YOUR OBJECTIVE >>
Give the entries again exactly, without pictures.

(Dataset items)
⟨

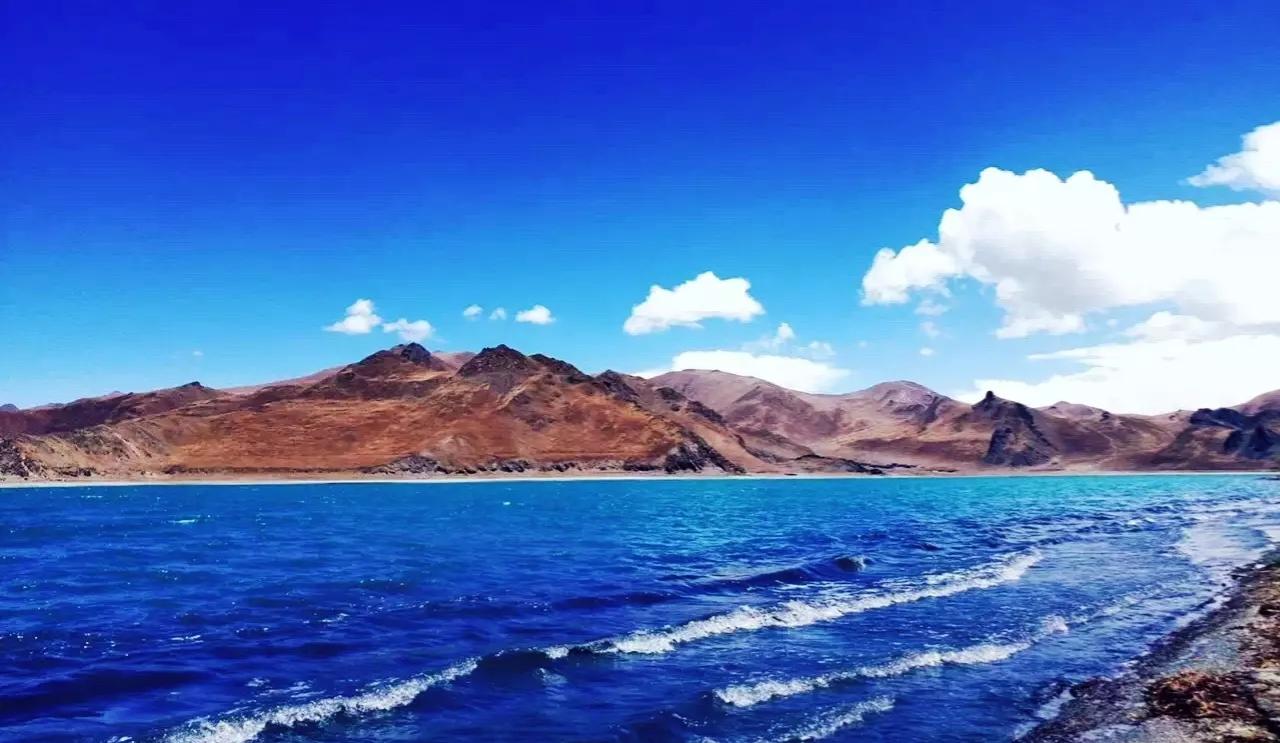 布达拉宫里为啥不让拍照,布达拉宫里面为什么不能拍照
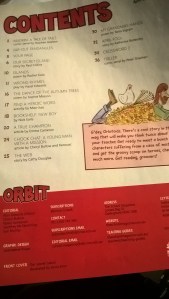 WP_20160319_07_08_27_Pro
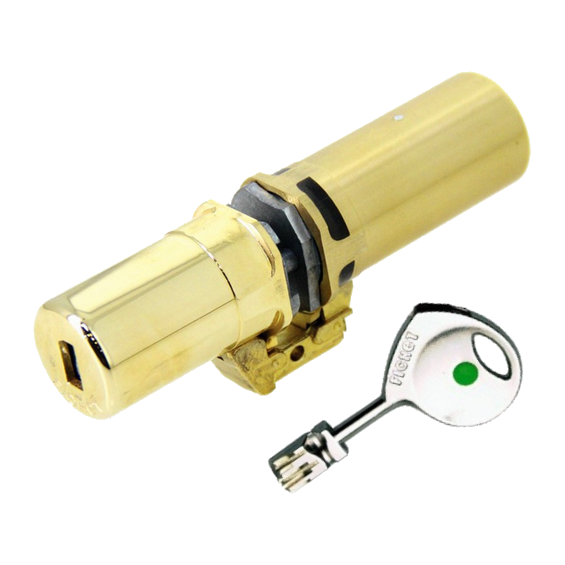 Cerrajero Jos&eacute; Alvarez 4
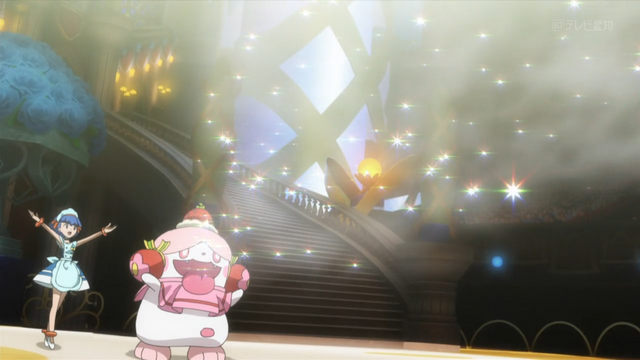 File:Miette Slurpuff Fairy Wind.png
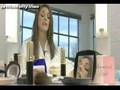 Lucy Pinder Photoshott Clips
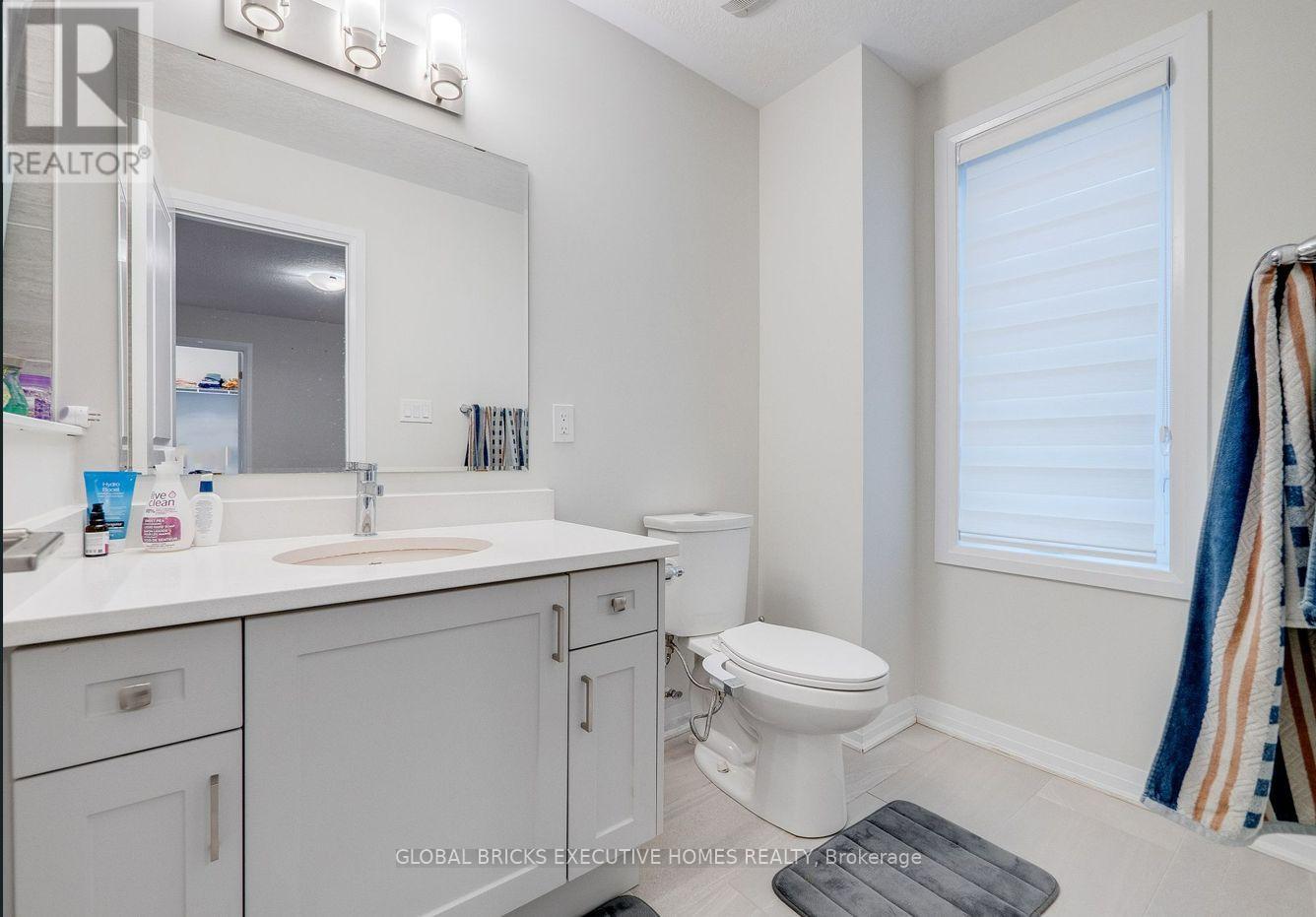 94 Progress Crescent, Kitchener, Ontario  N2R 0R7 - Photo 13 - X13777194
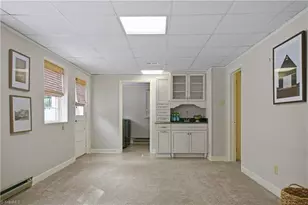 1206 Hill St, Greensboro, NC 27408 - Photo 29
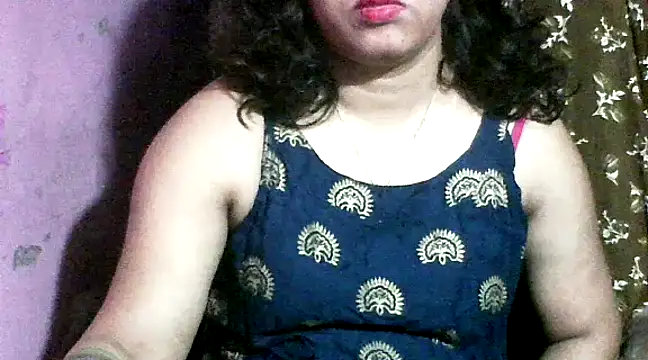 koyel90 online show from 02-22-25, 03:01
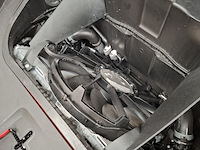 Personenauto, porsche, gt3 rs weissach 992 / 911, diverse optie-pakketten, indisch-rot, 2024 - afbeelding 91 van  115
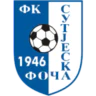 ن. ك. ق. سوتيسكا فوكا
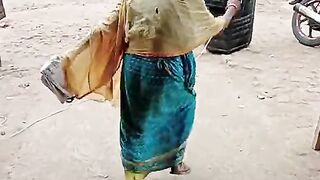 Bangla song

⟩

COMPLETED EXERCISE >>
 布达拉宫里为啥不让拍照,布达拉宫里面为什么不能拍照
 WP_20160319_07_08_27_Pro
 Cerrajero Jos&eacute; Alvarez 4
 File:Miette Slurpuff Fairy Wind.png
 Lucy Pinder Photoshott Clips
 94 Progress Crescent, Kitchener, Ontario  N2R 0R7 - Photo 13 - X13777194
 1206 Hill St, Greensboro, NC 27408 - Photo 29
 koyel90 online show from 02-22-25, 03:01
 Personenauto, porsche, gt3 rs weissach 992 / 911, diverse optie-pakketten, indisch-rot, 2024 - afbeelding 91 van  115
 ن. ك. ق. سوتيسكا فوكا
 Bangla song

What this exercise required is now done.